---- Selected excerpt
Parameter	Type	Default	Description
`path`	`str` \| `Path`	`"."`	Path under root.

ListDir.listdir_recursive(path=".", max_depth=None) → list[str]
List all entries under path recursively.

Parameter	Type	Default	Description
`path`	`str` \| `Path`	`"."`	Path under root.
`max_depth`	`int` \| `None`	`None`	Max depth; `None` = unlimited.

ListDirTextFiles(root, allowed_extensions=(".txt", ".md"))
Subclass of ListDir that filters to .txt/.md only.

ListDirTextFiles.filter_txt_md(relative_paths) → list[Path]
From relative path strings, return full paths of files with allowed extensions.

ListDirTextFiles.listdir_txt_md(path=".") → list[Path]
One-level list of .txt/.md files under path.

ListDirTextFiles.listdir_recursive_txt_md(path=".", max_depth=None) → list[Path]
Recursive list of .txt/.md files under path.

ReadText(paths, encoding="utf-8")

Parameter	Type	Default	Description
`paths`	`list[str]` \| `list[Path]`	—	File paths to read.
`encoding`	`str`	`"utf-8"`	Preferred encoding; fallbacks are latin-1, cp1252.

ReadText.read_all() → list[tuple[Path, str]]
Read all files; returns (path, text) pairs. Skips non-files and unreadable paths.

ReadText is iterable: for path, text in reader: yields (path, text).

Chunking

chunk_text(text, chunk_size=400, chunk_overlap=0, separators=None) → list[str]
Single-document recursive character split. Requires hecvec[chunk].

Note: Slicer.slice does not expose separators directly; it uses the defaults from the low-level chunker.

Parameter	Type	Default	Description
`text`	`str`	—	Document text.
`chunk_size`	`int`	`400`	Max characters per chunk.
`chunk_overlap`	`int`	`0`	Overlap.
--------
---- Data
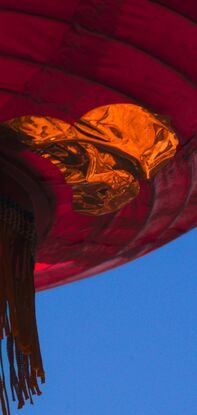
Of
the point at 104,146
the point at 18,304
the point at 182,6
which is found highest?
the point at 182,6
--------
**Problem A:**
Reproduce, word for word, the stretch of the API reference from "ListDirTextFiles.filter_txt_md(relative_paths) → list[Path]" through "paths to read.".
**Problem B:**
Answer these questions from the API reference:
(i) What default encoding does ReadText use?
(ii) What is the default chunk_size of chunk_text?
(iii) To which file extensions does ListDirTextFiles filter?

**Problem solution A:**
ListDirTextFiles.filter_txt_md(relative_paths) → list[Path]
From relative path strings, return full paths of files with allowed extensions.

ListDirTextFiles.listdir_txt_md(path=".") → list[Path]
One-level list of .txt/.md files under path.

ListDirTextFiles.listdir_recursive_txt_md(path=".", max_depth=None) → list[Path]
Recursive list of .txt/.md files under path.

ReadText(paths, encoding="utf-8")

Parameter	Type	Default	Description
`paths`	`list[str]` \| `list[Path]`	—	File paths to read.

**Problem solution B:**
(i) "utf-8", with latin-1 and cp1252 as fallbacks.
(ii) 400.
(iii) .txt and .md.